* [QUOTED PASSAGE]:
--*--

Jonathan Twingley/The Los Angeles Times |
I hear no firsthand defenses of the holiday. I hear no one seriously defend him as a person or praise his "discovery" of the Americas as anything other than a kind of accident that was fortunate for him and unfortunate for millions of others. So I do not give him or his holiday much attention.
But then, since I teach American Indian literatures at a university, I am not surrounded by people prone to defend him. On my campus, people are more likely to talk about the door he opened for the importation of commercialized slavery, apocalyptic diseases, and conquistadors than about anything positive he may have been credited for in the past.
The Los Angeles Times, though, ran a defense of sorts for the holiday in Sunday's edition. The op-ed piece by an emeritus professor from UCLA, "Curiosity set sail with Columbus," attempts to credit his journey with "prying loose European curiosity from the vise put in place by the medieval church."
The claim strikes me as ironic since so much of the ensuing colonization of the Americas was enabled and empowered by the Catholic Church, including the enslavement of Indians.

--*--

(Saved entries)

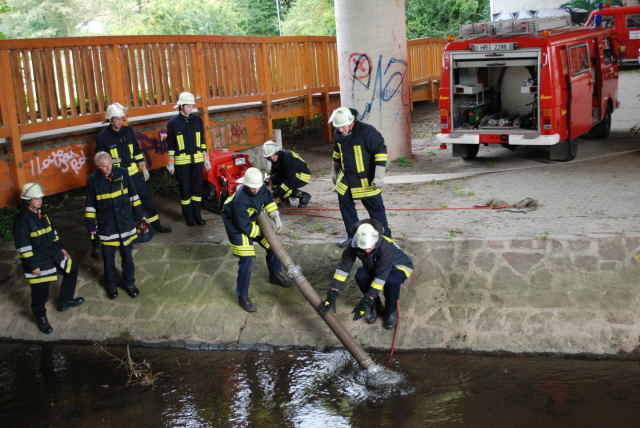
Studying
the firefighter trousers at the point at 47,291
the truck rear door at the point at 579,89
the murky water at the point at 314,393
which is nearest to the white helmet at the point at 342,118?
the murky water at the point at 314,393

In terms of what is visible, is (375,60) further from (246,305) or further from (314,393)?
(314,393)

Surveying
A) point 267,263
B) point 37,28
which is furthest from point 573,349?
point 37,28

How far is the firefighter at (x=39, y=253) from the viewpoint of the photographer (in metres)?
8.15

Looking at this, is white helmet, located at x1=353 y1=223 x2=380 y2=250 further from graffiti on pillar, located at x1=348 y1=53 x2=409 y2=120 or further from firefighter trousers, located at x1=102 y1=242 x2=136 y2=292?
graffiti on pillar, located at x1=348 y1=53 x2=409 y2=120

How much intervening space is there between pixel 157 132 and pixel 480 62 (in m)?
5.39

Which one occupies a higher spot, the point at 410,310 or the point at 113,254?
the point at 113,254

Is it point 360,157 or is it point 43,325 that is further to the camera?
point 43,325

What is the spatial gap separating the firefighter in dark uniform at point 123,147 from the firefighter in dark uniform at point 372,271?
3391 millimetres

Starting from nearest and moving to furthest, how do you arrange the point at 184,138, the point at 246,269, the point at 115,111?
the point at 246,269 → the point at 115,111 → the point at 184,138

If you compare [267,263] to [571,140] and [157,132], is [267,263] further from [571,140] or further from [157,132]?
[571,140]

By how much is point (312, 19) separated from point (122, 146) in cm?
2856

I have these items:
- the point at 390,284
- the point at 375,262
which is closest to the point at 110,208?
the point at 375,262

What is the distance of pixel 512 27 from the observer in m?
11.9

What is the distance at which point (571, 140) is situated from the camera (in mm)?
12375
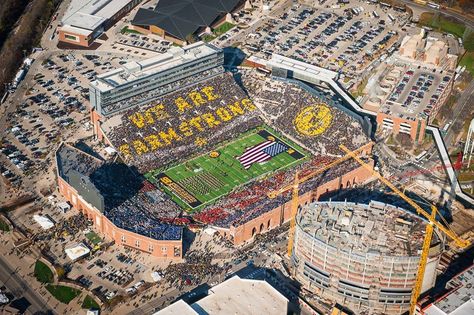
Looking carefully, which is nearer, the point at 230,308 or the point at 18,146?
the point at 230,308

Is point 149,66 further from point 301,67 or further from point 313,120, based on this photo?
point 301,67

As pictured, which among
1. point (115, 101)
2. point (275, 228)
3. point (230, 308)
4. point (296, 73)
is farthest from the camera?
point (296, 73)

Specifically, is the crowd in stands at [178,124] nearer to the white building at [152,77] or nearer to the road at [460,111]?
the white building at [152,77]

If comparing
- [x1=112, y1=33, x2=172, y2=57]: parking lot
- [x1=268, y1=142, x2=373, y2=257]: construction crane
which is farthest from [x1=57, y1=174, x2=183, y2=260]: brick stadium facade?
[x1=112, y1=33, x2=172, y2=57]: parking lot

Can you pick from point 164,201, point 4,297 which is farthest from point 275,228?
point 4,297

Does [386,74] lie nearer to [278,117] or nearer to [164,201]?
[278,117]

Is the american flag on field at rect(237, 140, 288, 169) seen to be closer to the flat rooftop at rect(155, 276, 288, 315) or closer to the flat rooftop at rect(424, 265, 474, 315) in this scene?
the flat rooftop at rect(155, 276, 288, 315)

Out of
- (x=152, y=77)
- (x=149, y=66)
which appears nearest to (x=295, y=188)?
(x=152, y=77)
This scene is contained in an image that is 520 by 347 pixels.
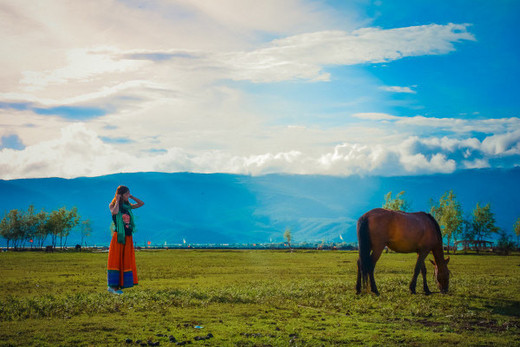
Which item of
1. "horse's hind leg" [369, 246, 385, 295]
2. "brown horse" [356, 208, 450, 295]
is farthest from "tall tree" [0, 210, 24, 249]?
"horse's hind leg" [369, 246, 385, 295]

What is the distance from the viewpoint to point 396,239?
66.6 feet

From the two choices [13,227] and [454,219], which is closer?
[454,219]

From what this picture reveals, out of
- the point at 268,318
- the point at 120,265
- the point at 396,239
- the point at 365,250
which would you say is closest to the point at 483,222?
the point at 396,239

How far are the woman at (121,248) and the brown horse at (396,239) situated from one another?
9.60 metres

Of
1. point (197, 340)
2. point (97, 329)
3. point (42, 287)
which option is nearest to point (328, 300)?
point (197, 340)

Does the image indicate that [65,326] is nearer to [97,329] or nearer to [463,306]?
[97,329]

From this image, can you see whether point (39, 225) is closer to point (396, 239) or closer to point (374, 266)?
point (374, 266)

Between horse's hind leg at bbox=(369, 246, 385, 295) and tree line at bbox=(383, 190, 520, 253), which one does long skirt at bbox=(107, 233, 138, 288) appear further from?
tree line at bbox=(383, 190, 520, 253)

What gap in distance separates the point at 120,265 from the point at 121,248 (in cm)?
66

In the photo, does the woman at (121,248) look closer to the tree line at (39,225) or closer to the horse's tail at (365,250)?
the horse's tail at (365,250)

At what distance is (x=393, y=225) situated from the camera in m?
20.2

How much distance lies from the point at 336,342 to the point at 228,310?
224 inches

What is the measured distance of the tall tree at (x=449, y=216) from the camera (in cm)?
10412

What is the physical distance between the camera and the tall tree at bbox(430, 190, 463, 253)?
104 m
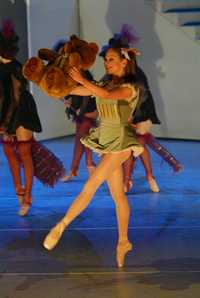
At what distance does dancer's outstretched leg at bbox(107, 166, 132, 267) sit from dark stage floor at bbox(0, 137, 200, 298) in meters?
0.10

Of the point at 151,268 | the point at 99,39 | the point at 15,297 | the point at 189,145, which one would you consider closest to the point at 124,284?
the point at 151,268

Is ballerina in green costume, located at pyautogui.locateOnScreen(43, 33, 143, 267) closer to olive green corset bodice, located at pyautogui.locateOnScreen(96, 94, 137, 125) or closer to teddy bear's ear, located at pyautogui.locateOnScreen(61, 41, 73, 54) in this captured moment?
olive green corset bodice, located at pyautogui.locateOnScreen(96, 94, 137, 125)

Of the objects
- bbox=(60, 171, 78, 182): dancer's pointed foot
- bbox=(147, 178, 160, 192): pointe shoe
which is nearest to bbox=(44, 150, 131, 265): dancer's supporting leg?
bbox=(147, 178, 160, 192): pointe shoe

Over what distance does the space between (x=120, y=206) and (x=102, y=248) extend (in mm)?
554

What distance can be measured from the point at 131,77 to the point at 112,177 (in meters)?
0.60

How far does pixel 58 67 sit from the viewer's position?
12.4 feet

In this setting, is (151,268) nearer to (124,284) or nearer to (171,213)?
(124,284)

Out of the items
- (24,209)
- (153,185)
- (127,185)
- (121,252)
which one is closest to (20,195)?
(24,209)

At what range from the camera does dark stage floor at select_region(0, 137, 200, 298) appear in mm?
3732

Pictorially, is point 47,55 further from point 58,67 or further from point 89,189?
point 89,189

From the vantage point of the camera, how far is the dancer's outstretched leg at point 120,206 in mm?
4012

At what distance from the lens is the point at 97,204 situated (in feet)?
19.2

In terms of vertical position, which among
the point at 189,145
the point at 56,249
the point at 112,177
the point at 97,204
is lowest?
the point at 189,145

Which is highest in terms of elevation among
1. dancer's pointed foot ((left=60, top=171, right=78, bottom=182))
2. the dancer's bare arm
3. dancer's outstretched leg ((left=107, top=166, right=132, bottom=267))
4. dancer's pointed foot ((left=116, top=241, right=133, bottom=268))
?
the dancer's bare arm
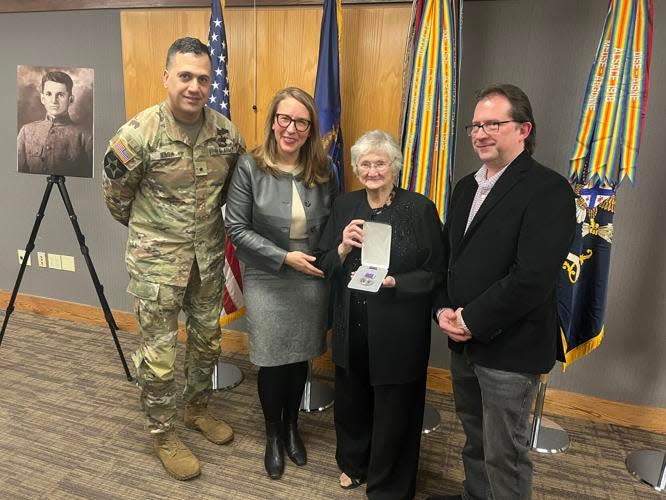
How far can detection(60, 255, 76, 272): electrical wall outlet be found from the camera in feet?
11.6

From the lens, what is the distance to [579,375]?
2.67 meters

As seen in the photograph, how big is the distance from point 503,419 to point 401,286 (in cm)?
51

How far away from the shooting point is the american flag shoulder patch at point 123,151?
1.86 m

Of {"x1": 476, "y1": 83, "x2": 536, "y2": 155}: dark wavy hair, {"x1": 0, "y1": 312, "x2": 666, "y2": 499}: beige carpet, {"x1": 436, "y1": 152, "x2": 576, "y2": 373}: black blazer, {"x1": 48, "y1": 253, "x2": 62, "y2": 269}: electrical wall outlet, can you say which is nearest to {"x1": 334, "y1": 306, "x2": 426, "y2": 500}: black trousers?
{"x1": 0, "y1": 312, "x2": 666, "y2": 499}: beige carpet

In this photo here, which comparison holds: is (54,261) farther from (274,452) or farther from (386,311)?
(386,311)

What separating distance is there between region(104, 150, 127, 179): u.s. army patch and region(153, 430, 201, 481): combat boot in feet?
3.63

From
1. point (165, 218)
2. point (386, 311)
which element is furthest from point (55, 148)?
point (386, 311)

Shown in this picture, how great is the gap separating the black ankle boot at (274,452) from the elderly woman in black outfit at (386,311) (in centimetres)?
40

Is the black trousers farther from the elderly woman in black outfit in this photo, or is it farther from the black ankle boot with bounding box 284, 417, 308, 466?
the black ankle boot with bounding box 284, 417, 308, 466

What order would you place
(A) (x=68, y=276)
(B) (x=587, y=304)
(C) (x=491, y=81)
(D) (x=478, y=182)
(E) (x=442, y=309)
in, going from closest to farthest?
(D) (x=478, y=182), (E) (x=442, y=309), (B) (x=587, y=304), (C) (x=491, y=81), (A) (x=68, y=276)

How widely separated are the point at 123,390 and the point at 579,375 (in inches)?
96.4

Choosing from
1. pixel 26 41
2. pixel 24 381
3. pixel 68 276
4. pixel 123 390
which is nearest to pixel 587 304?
pixel 123 390

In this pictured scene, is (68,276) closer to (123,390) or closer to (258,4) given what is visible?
(123,390)

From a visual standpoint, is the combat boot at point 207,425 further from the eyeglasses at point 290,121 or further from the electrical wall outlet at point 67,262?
the electrical wall outlet at point 67,262
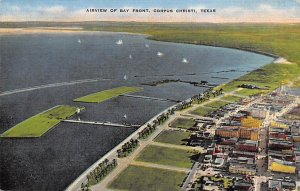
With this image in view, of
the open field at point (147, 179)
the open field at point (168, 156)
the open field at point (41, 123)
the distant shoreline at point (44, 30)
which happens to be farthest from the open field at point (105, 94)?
the open field at point (147, 179)

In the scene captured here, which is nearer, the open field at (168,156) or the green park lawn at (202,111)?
the open field at (168,156)

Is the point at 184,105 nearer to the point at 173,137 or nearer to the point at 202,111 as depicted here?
the point at 202,111

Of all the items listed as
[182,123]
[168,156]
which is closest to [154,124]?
[182,123]

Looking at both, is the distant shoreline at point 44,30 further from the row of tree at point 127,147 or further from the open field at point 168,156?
the open field at point 168,156

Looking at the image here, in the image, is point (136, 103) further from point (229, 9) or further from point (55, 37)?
point (229, 9)

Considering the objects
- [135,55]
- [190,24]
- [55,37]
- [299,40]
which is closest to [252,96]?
[299,40]

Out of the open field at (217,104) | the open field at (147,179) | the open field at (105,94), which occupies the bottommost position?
the open field at (147,179)
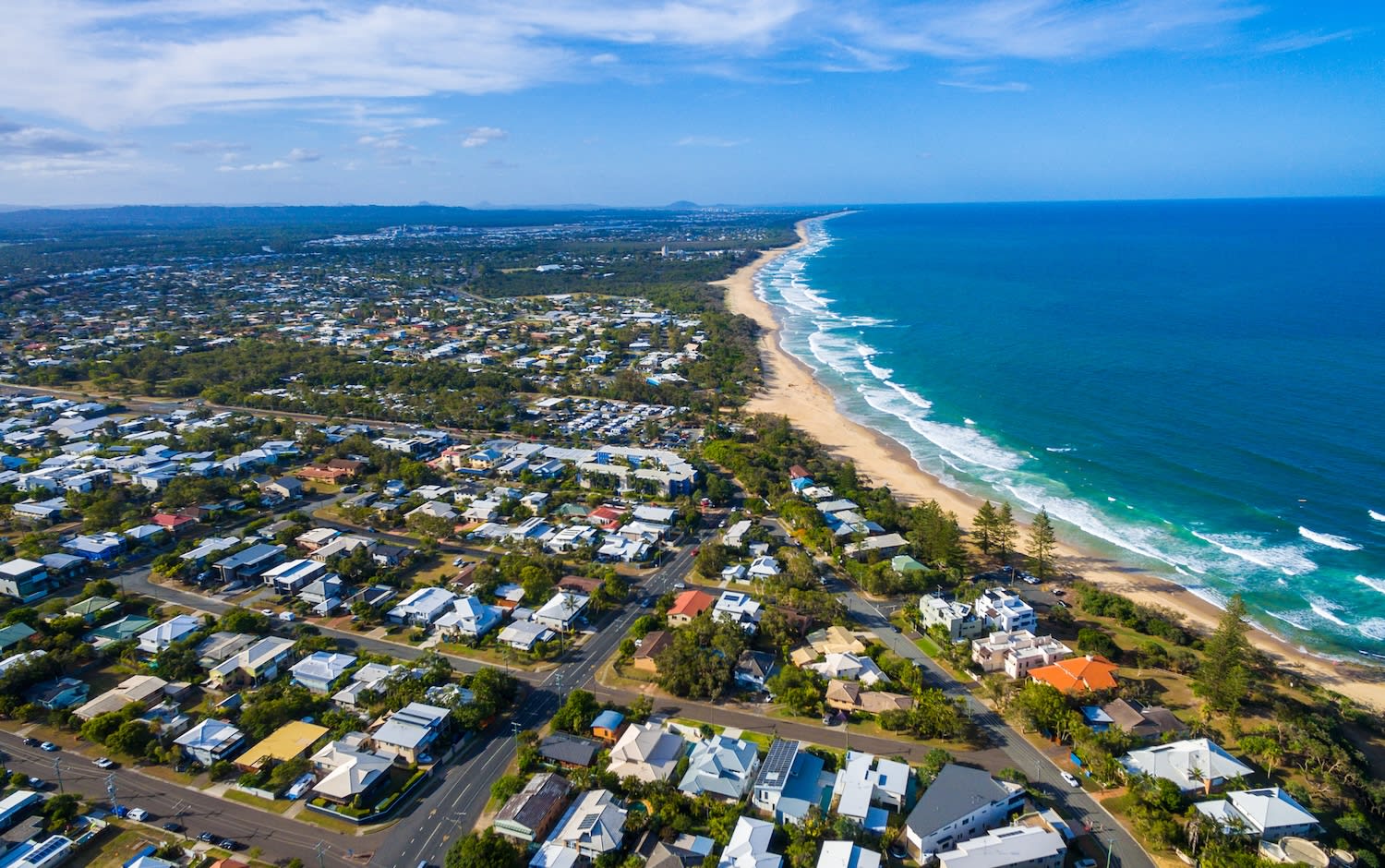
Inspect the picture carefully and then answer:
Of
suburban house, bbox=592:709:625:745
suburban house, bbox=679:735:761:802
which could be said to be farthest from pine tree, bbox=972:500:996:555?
suburban house, bbox=592:709:625:745

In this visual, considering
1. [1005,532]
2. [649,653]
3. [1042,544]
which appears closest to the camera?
[649,653]

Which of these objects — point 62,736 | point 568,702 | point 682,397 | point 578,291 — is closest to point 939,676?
point 568,702

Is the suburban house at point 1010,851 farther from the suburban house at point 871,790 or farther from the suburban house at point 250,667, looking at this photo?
the suburban house at point 250,667

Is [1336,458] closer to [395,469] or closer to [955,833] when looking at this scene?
[955,833]

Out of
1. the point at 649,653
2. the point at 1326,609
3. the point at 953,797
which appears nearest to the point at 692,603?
the point at 649,653

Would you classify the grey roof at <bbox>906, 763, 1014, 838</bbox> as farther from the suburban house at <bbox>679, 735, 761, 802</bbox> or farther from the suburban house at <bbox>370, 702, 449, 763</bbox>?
the suburban house at <bbox>370, 702, 449, 763</bbox>

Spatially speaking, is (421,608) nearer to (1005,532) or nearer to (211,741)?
(211,741)

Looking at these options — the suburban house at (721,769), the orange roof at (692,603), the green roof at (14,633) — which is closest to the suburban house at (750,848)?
the suburban house at (721,769)
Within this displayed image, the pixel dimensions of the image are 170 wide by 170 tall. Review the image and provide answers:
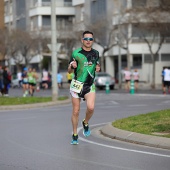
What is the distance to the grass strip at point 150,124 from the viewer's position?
13312 mm

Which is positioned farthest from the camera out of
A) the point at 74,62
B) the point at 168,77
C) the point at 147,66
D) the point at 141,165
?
the point at 147,66

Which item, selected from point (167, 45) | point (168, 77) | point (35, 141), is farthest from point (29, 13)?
point (35, 141)

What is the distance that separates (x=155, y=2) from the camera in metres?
45.3

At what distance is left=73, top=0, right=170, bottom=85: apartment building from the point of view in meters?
49.7

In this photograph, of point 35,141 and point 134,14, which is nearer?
point 35,141

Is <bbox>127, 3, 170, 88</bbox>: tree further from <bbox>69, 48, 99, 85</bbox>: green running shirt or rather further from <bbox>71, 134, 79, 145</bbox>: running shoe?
<bbox>71, 134, 79, 145</bbox>: running shoe

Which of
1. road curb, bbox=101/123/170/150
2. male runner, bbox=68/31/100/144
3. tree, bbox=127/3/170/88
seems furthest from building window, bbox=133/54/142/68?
male runner, bbox=68/31/100/144

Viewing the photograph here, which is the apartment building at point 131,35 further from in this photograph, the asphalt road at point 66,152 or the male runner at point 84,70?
the male runner at point 84,70

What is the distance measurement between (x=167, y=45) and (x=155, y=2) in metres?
15.4

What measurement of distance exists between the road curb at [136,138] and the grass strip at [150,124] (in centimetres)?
23

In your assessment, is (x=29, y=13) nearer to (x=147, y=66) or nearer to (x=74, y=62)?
(x=147, y=66)

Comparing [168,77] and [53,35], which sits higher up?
[53,35]

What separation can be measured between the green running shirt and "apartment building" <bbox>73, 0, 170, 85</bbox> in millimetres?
34540

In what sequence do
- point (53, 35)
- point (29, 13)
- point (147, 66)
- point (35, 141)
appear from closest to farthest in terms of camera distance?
point (35, 141)
point (53, 35)
point (147, 66)
point (29, 13)
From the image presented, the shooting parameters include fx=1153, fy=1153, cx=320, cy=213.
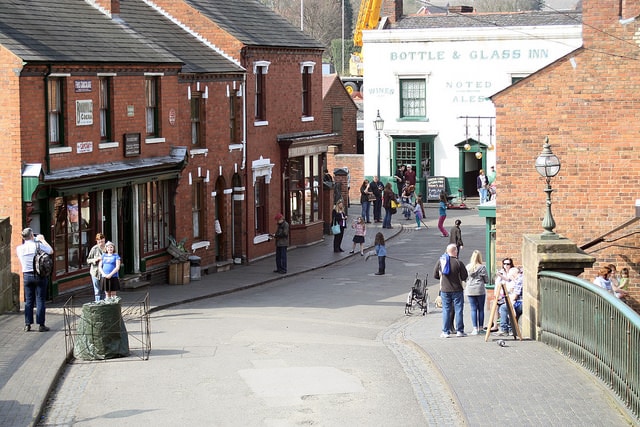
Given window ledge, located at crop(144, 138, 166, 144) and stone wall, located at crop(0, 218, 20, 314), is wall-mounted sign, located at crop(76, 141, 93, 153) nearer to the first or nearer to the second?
window ledge, located at crop(144, 138, 166, 144)

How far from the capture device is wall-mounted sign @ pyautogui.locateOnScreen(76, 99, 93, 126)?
86.7 feet

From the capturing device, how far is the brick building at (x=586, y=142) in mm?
22734

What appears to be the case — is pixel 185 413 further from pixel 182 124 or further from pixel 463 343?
pixel 182 124

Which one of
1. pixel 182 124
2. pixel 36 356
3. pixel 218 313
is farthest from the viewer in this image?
pixel 182 124

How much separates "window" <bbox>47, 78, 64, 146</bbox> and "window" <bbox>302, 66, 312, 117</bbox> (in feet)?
51.7

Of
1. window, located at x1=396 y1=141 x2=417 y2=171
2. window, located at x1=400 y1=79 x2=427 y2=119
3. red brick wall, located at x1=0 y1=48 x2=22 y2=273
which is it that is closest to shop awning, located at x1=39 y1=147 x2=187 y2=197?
red brick wall, located at x1=0 y1=48 x2=22 y2=273

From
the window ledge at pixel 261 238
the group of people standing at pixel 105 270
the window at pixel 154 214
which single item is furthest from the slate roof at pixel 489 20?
the group of people standing at pixel 105 270

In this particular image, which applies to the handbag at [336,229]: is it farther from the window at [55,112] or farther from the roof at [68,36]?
the window at [55,112]

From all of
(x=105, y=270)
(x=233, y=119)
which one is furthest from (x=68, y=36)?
(x=233, y=119)

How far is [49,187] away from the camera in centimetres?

--*--

* [TO DO]:
Rewrite the Columbus passage between "Jonathan Twingley/The Los" and "holiday much attention.", inclusive, with "holiday" replaced by "observance". Rely on the Columbus passage alone.

* [COMPLETED TASK]:
Jonathan Twingley/The Los Angeles Times |
I hear no firsthand defenses of the observance. I hear no one seriously defend him as a person or praise his "discovery" of the Americas as anything other than a kind of accident that was fortunate for him and unfortunate for millions of others. So I do not give him or his observance much attention.